Call the cops? Which ones could I trust? And they’d take too long anyway.
Buy time.
I wrote back, Who is this?
We have a proposition.
Ok.
After a second, an address came through. Then, Come talk.
I answered, If you keep sending pix. Need to know he’s ok.
If u bring cops/anyone, the response said, he dies.
I got up to leave, then sat back down to scribble a note. If I didn’t get out of this, I was at least going to leave some evidence. I wrote the address down. Then, “If I’m killed, cartel did it, Jackson innocent of Karl, call Garrett Cardozo,” and his number. Then I folded it up, hid it under my keyboard—I didn’t want anyone finding it and coming after me while Noah was still in danger—and left.
The address was in a rougher part of town.

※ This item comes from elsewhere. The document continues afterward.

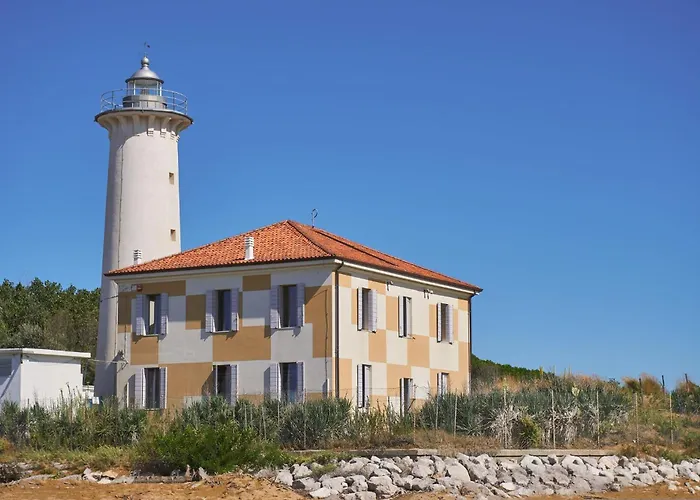 Cozy With Terrace * Bibione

Compared to any big city it was nothing, but to us it was the rough side of the Black neighborhood. At every stop sign, I checked my phone. Two more photos of Noah came through.

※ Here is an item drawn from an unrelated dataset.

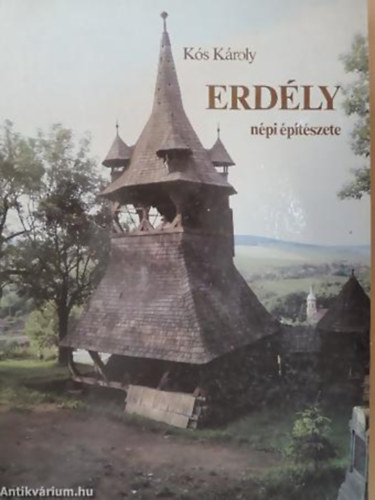 Ks Kroly - Erdly npi ptszete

The house was small and run-down, but someone had kept it neat. Trimmed grass, faded curtains. I parked, ran across the street and up the porch steps, and knocked. Nobody answered. I heard nothing from inside.
A text pinged: Back door.
I looked around. A few cars were parked on the street. It was a sunny morning. Palm trees bent over the gray roof of the shotgun shack next door. If I walked around to the back, I might get invited inside and shot in the head. A proposition could be discussed on the front porch.
I wrote back, Talk out front?
The answer came. Two photos. Noah sitting on a bench with Squatter asleep on his lap. Then the windowsill, with a long, brass-colored bullet sitting on it.
Then a word: Hollowpoint.
The kind of bullet that expanded, or exploded, inside the victim. Maximum lethality.
I answered, Going around back now.
I went down the steps. When I got to the walkway, a thought stopped me: They must know Noah and Jackson were friends.
To buy a second to think, I crouched down and took off my shoe, pretending I felt a rock in it. I knocked it on the cracked cement.
They might think Jackson had told him something, or even that I had. Once Noah had served his purpose by getting me to this house, why would they let him go? What reason did I have to trust them?
I put my shoe back on and stood up. As I walked around the corner of the house and down the side, Ruiz came to mind. He was the law; he had resources. He was a father and a good man. I scrolled back to the first photos of Noah and the rifle and sent them to him. My son in danger, I wrote. Be discreet please! Where would sniper be if this view of park?
I didn’t even know if Ruiz was up yet. I stopped for a second, closed my eyes, and prayed to the only being I ever prayed to: Elise. The prayer was two words long: Save him. Save him.
Then I went around to the back of the house. This side was lower than the front, a half basement. The door was slightly ajar. I knocked. It swung open.
At the far end of the room, Terri was standing with her hands up. When she saw me, she yelled, “Run! Just go!”
A deep male voice said, as relaxed as if this were a social engagement, “No, please, come in.”
His voice was familiar. I said, “Morning,” pushed the door the rest of the way open, and stepped inside.
Tony Rosa was holding Terri at gunpoint from about four feet away. In an armchair to the right, Collin Porter sat with one leg crossed over the other, smoking a cigarette.
“Morning, Leland,” he said. “Thank you for joining us. I know you and Tony already know one another, and I took the liberty of inviting your friend along too.”
“You can let her go,” I said, walking over. “If you’ve got a proposition for me, she doesn’t need to hear it.”
He chuckled. “Let her go,” he said, almost to himself, and chuckled again.
Tony said, “Don’t be a fucking idiot, Leland.”
Porter reached into his blazer, and I flinched, expecting a gun. His hand came back out with a pack of cigarettes. He lit one off his own and offered it to me. As I leaned over to take it, a dark shape on the floor behind his chair caught my eye. Terri’s dog. A pool of blood. I thought I saw Buster’s chest rise and fall, just a bit, but he’d clearly been taken down for the count.